Par exemple, la fréquence du mot « réussite » a été étonnamment stable dans les livres publiés de 1800 à 1985. Mais à partir du milieu des années 80 le mot a commencé à se faire plus rare, et ce année après année.

En 2020, le mot « réussite » était utilisé avec une fréquence 85 % moins importante qu’en 1985. C’est un changement significatif compte tenu de la période très courte, à peine 35 ans, pendant laquelle cette désaffection a eu lieu, et cela nous en dit long sur l’évolution de nos valeurs culturelles.

Qu’est-ce qui peut expliquer que la notion de réussite soit tombée en disgrâce en aussi peu de temps? 

  • Les attitudes à l’égard des marqueurs traditionnels de la réussite ont changé

Les marqueurs traditionnels de la réussite que sont la richesse, le pouvoir et le statut social ont connu un léger retrait ces dernières années au profit de marqueurs internes davantage tournés vers la recherche intérieure.
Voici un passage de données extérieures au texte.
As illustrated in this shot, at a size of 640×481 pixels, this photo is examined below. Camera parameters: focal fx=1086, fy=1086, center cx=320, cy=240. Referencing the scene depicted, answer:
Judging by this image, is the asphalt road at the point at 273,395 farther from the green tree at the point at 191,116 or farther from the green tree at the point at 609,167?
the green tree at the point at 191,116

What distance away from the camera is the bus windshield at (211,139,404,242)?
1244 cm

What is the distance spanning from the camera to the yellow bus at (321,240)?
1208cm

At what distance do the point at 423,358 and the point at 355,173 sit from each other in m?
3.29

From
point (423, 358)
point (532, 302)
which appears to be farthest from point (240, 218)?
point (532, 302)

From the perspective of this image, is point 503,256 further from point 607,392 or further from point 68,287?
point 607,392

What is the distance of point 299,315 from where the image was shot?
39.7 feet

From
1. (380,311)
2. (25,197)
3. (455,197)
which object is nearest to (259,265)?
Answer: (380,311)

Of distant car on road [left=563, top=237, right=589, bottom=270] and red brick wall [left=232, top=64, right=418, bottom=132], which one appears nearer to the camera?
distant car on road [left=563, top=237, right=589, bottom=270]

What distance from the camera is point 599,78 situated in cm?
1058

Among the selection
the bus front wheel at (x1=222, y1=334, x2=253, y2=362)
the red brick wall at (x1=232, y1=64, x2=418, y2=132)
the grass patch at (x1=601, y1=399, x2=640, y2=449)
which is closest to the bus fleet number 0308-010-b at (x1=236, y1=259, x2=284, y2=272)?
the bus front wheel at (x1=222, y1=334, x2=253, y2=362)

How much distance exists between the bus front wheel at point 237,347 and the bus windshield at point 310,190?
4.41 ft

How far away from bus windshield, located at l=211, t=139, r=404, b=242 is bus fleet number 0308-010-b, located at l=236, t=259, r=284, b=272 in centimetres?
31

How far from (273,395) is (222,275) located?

Désormais, ce seraient l’épanouissement personnel, le bonheur et le développement individuel que nous aurions tendance à davantage percevoir comme les marqueurs d’une vie réussie, et c’est cette vision élargie de la réussite qui prévaudrait sur les marqueurs d’autrefois. 

  • Une meilleure prise de conscience de l’équilibre nécessaire entre vie professionnelle et vie privée

Un livre intitulé « La semaine de 4 heures » publié en 2007, annonçait déjà cette tendance nouvelle.

Ce livre défend l’idée selon laquelle, il faut « travailler moins et vivre plus » et rejette la notion classique d’une retraite (bien méritée) à un âge tardif, au profit de plus de liberté et de flexibilité tout au long de la vie.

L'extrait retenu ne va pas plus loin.